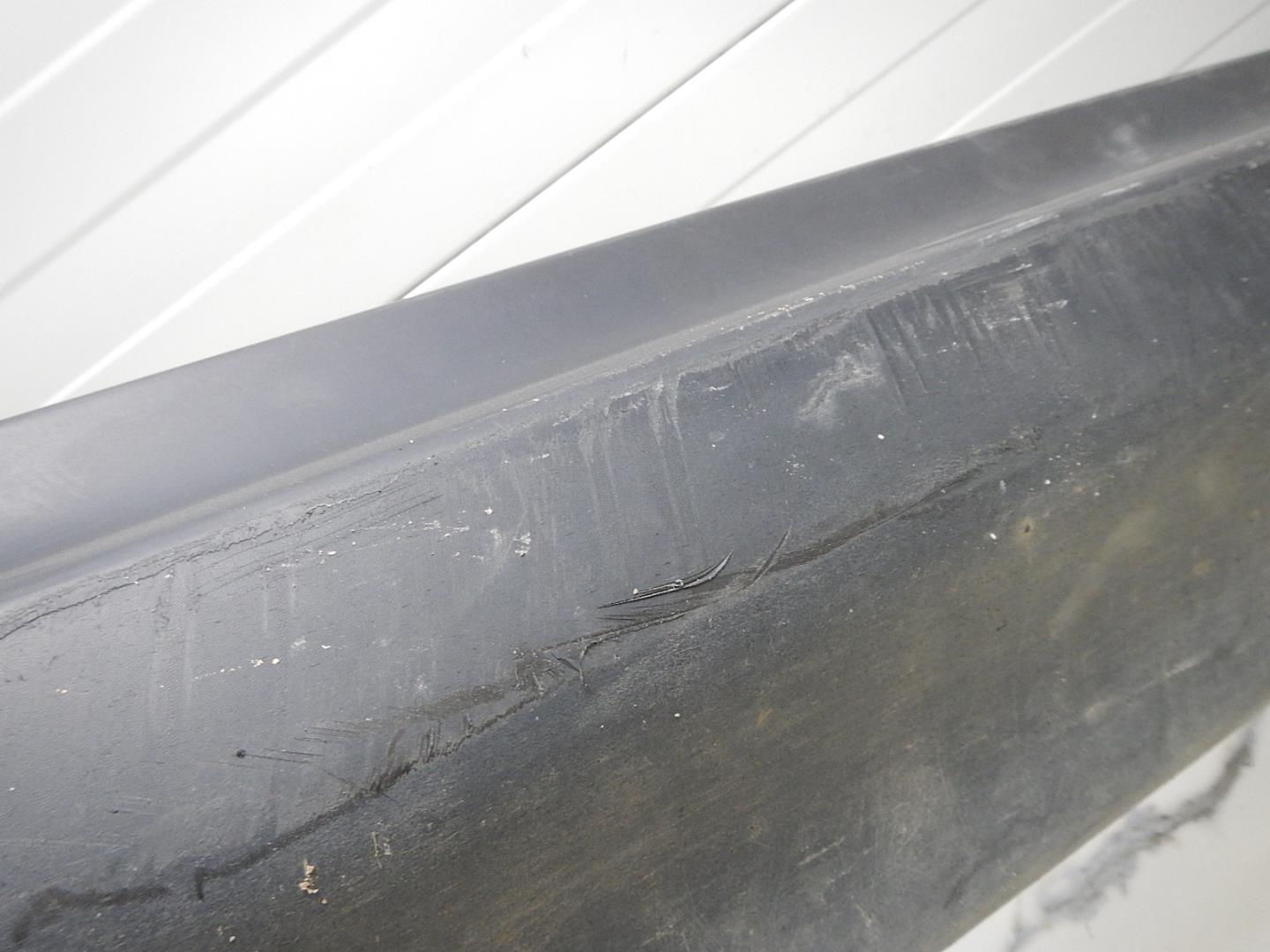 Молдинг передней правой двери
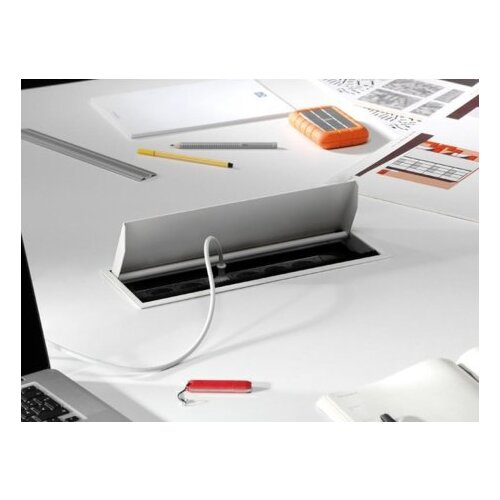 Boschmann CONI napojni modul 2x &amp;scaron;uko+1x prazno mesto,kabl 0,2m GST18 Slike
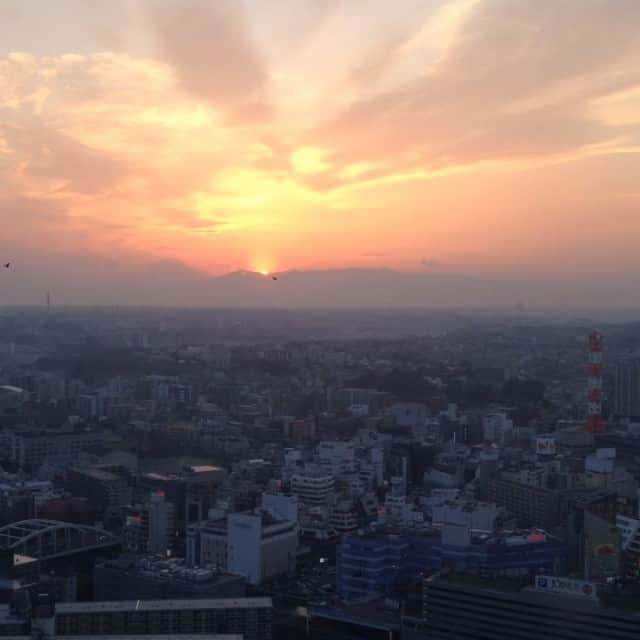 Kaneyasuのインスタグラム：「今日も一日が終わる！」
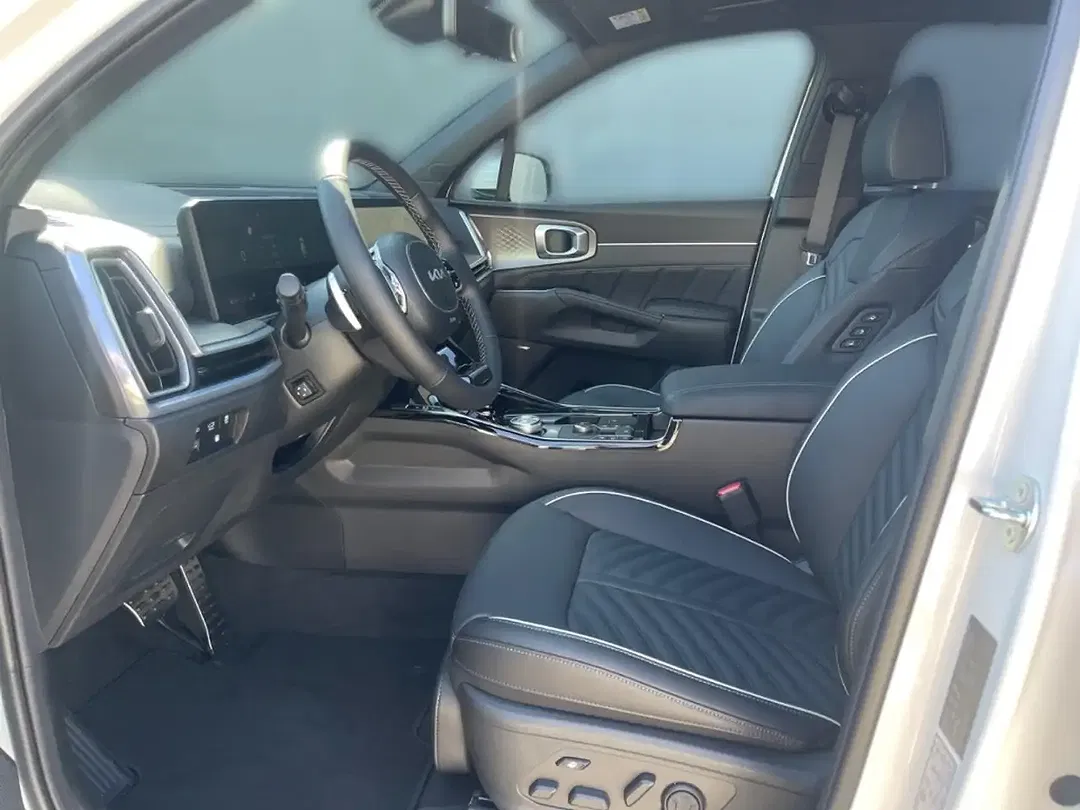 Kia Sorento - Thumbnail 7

--- Activity ---
Go through the material above and retype every line exactly, without the images.

--- Reply to the exercise ---
 Молдинг передней правой двери
 Boschmann CONI napojni modul 2x &amp;scaron;uko+1x prazno mesto,kabl 0,2m GST18 Slike
 Kaneyasuのインスタグラム：「今日も一日が終わる！」
 Kia Sorento - Thumbnail 7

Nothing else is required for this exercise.